■ What to produce: In the passage on imagining an unknown city, reproduce word for word the part that opens with the words containing "When you’re traveling" and closes with "of the road.".

■ Passage for review:
+ + + +
When you’re traveling to an unknown destination, do you ever imagine what it will be like?  Do you look at photographs and picture yourself there?  Or maybe, if you’re like me and don’t travel much the regular way, you just let your imagination roam when you’re doing the dishes or some other monotonous task.   Only this way you have no travel guide and the city you’re on your way to is entirely your own, and you’re whatever kind of traveler you choose to be:

“I took a last drink from the village well and made my way down the dusty road that led away from the village and toward that mysterious city, “the city” according the shopkeeper, which lay at the end of the road.

I amused myself for a while by imaging what sort of city it was.  It might be city of tall buildings, magnificent cathedrals, and rows and rows of interesting shops where the fashionable elite shopped.  I would be pleased with that city.  Yet, it might be a murky city with dilapidated buildings and a lot of grimy children running around crowded, stinking streets.   This was probably nearer the truth.  Or, just maybe, it was an exotic city filled with the smell of spices and the voices of foreigners hawking their wares and of the calls of richly plumaged birds flying about their cages.  Perhaps it was clothed by brightly colored fabrics waving in the breeze as they hung from venders’ stalls and was ornamented by flower markets and gardens such as I had never seen.  Maybe gardenias and roses grew on the sides of the streets as abundantly as weeds did here and maybe orchids of every variety sprouted from every crevice in the stone walls till the air hung heavy with their fragrance and the polished streets reflected their glory.  I would love to see that city.  Perhaps there would be a great enchanter living in this city, and, on beholding me in the street, he would recognize me for who I am, and he would remove my curse and restore me to me my youth and beauty.  Perhaps he would fall in love with me and me with him.”

Alexandria (a character in a unfinished fairy tale) dreams of exotic cities.  What type of city do you dream of?
+ + + +
■ Input data:

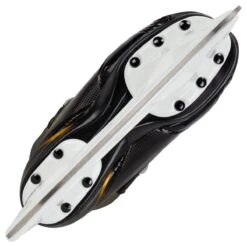 Bauer Supreme M4 Youth Ice Hockey Skates -Hockey Sale bauer hockey skates supreme m4 yt inset7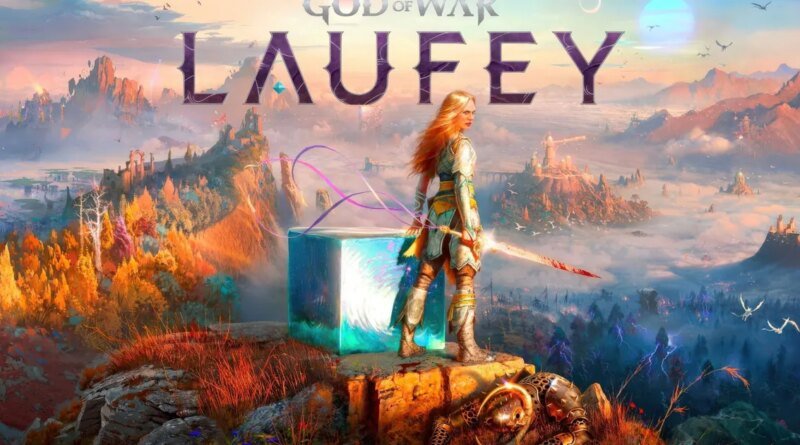 God of War Laufey Nihayet Çıkış Tarihini Açıkladı: Kratos Hayranları İçin Güzel Haberler Var!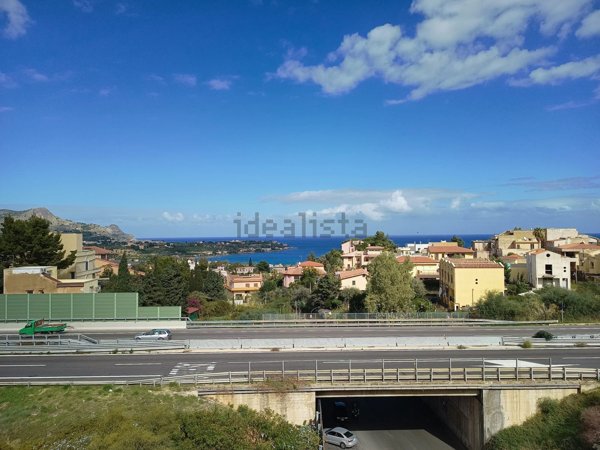 appartamento in vendita a Casteldaccia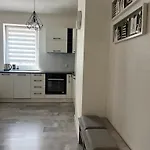 Apartamento Luca Z Balkonem *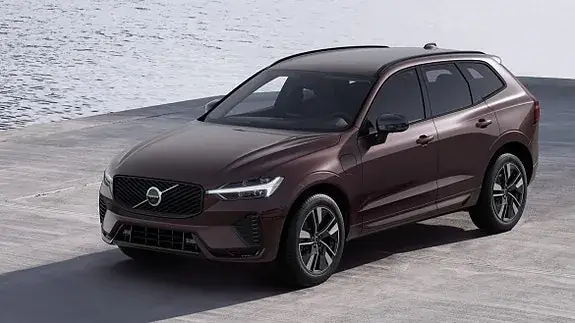 Volvo Xc60 2027 photo 5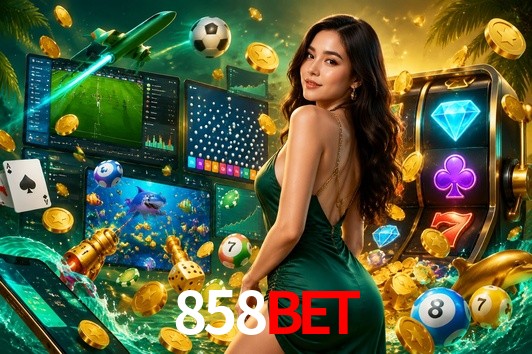 Tennis Betting 858bet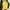 Supreme Casual T-shirt Pria Yellow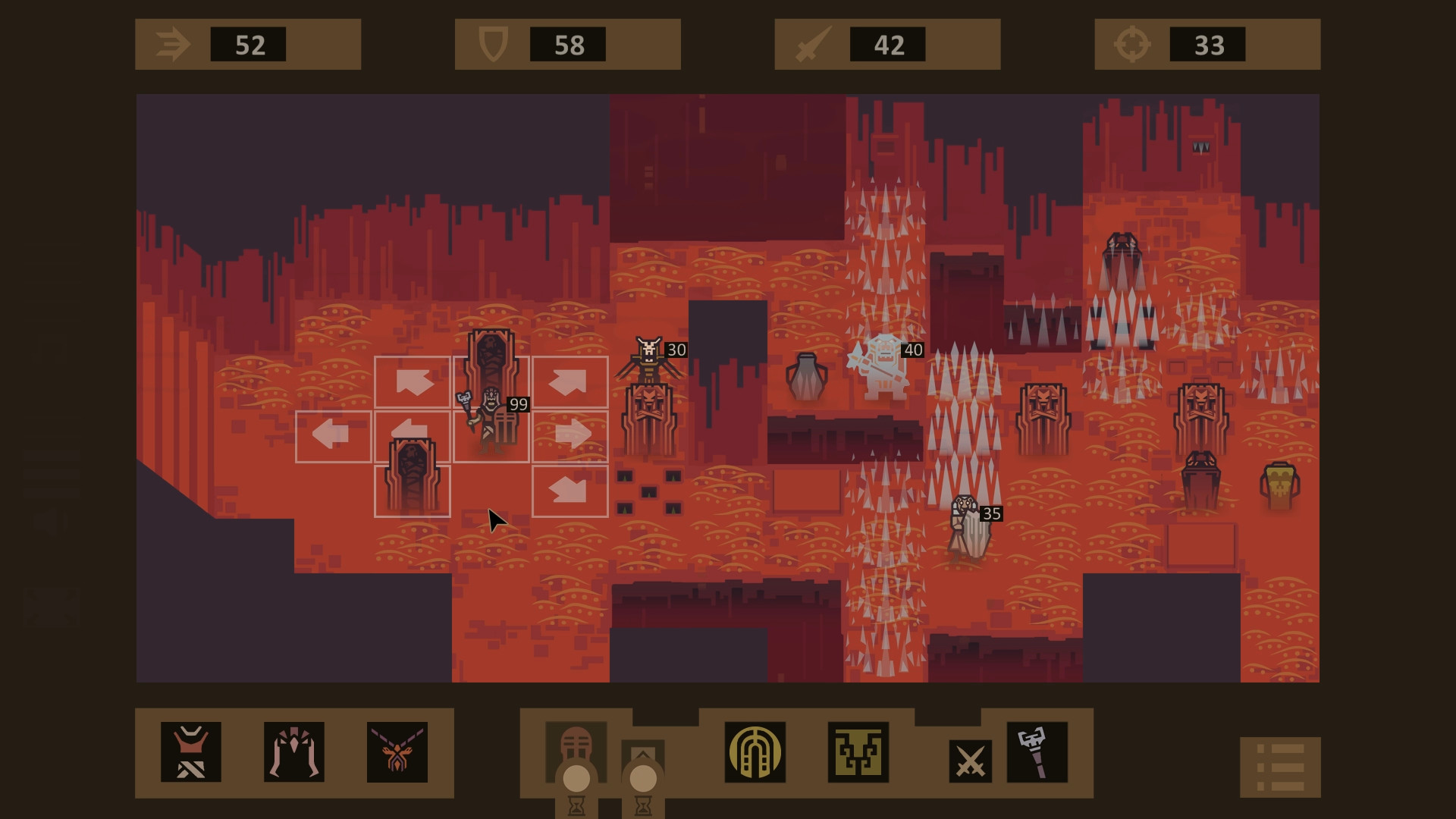 Скриншот 7: Hieroglyphika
+ + + +
■ Finished task:
When you’re traveling to an unknown destination, do you ever imagine what it will be like?  Do you look at photographs and picture yourself there?  Or maybe, if you’re like me and don’t travel much the regular way, you just let your imagination roam when you’re doing the dishes or some other monotonous task.   Only this way you have no travel guide and the city you’re on your way to is entirely your own, and you’re whatever kind of traveler you choose to be:

“I took a last drink from the village well and made my way down the dusty road that led away from the village and toward that mysterious city, “the city” according the shopkeeper, which lay at the end of the road.